If the rest of the East Coast is as good as this then we're in for a good time. The people in Newcastle are really proud of their town, which is obvious. We checked into one of the best backpacker hostels we've stayed in so far (if only the wifi was free...) and had two free 'backpacker' dinners with after-dinner quiz, followed by a live music on one night, and a free bottle of 'champagne' (Tyrell's sparkling wine from the Hunter Valley) on another night; won not with our general knowledge, but for having the best team name; 'Enjoy Coca-Koala'.
Our host at 'Backpackers by the beach' was friendly and informative, joining us on the evenings out for food and a beer. There was no obligation for us to buy drinks, and we saved our money for an excursion to the Hunter Valley wine region.

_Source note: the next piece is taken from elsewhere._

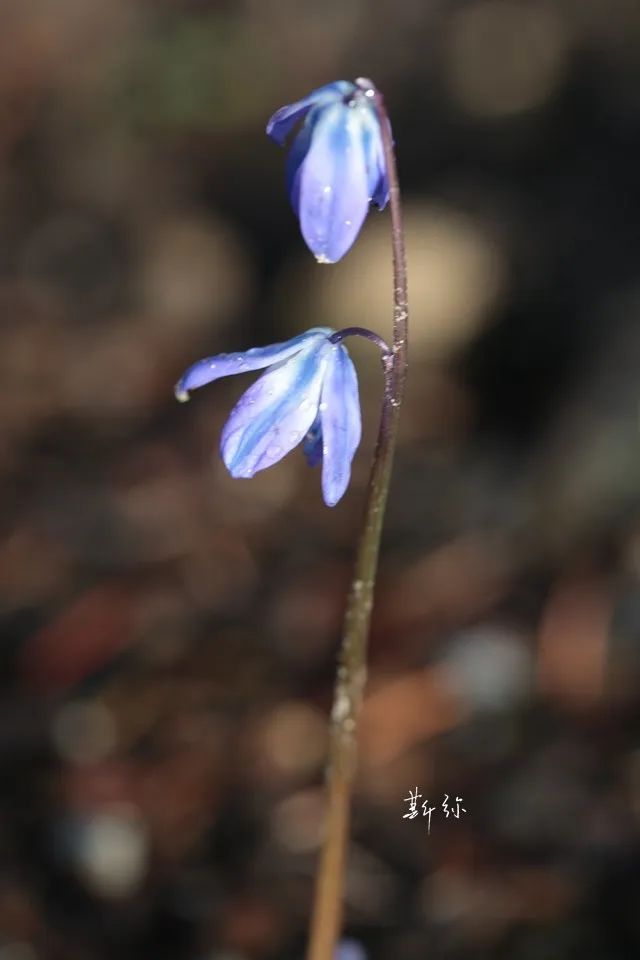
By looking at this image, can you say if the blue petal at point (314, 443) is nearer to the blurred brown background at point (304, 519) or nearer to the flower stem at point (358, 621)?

Arriving in Newcastle from Sydney was similar to visiting Cornwall for the weekend from London. It felt like a sleepy little town, but after spending a couple of days wandering around the coastline, or 'foreshore' as the Aussies call it, and taking a ride on the local 'tram' with historical (1870 onwards) commentary, we grew to love it quickly. Still in disbelief about the free meals/quiz/live music/free bottle of Tyrell's sparkling wine, we felt a world away from Sydney, especially Kings Cross, and really began to appreciate the Aussie culture of service and respect for the backpacker community; either as recognition for the power of recommendations or the expected repeat business from future consumers, holidaymakers or settlers. This was certainly a different approach to being milked for money if Asia. Perhaps it was an understanding of the relative high prices in Australia compared to the UK and Europe due to inflation and an unfavourable exchange rate, but in any case we all appreciated it. Little did we know it would later be apparent that Newcastle is possibly the only place like this on the East Coast! More on that elsewhere in the blog...

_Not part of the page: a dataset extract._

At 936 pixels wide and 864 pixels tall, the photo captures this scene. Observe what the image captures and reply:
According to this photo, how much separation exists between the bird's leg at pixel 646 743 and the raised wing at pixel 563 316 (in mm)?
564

The foreshore at Newcastle was spectacular, so much so we didn't really venture over to the other side of town during our 2 night/3 day stay. The town pays tribute to its convict history as the 2nd oldest city in Australia and a major convict settlement, before they were moved on further north again for more labour-intensive settlement-building. We visited the 'Convict Lumber Yard' and the 'Bogie Hole' that was cut out the cliff-face to create a large man-made rock pool as a Commandant's private bathing facility. Whilst overlooking the 'Bogie Hole' approximately 20-30 dolphins swam past the shore within a stones throw of where we were standing. This was an amazing sight. Walking back through Newcastle beach and Nobby's beach (where the Pasha Bulker ran aground in 2007) we enjoyed to perfect sand and the local surfers attempting to ride a wave.
Finishing up with our tour of the Hunter Valley Wine Region as a day trip from Newcastle, we left on the bus to Port Stephens.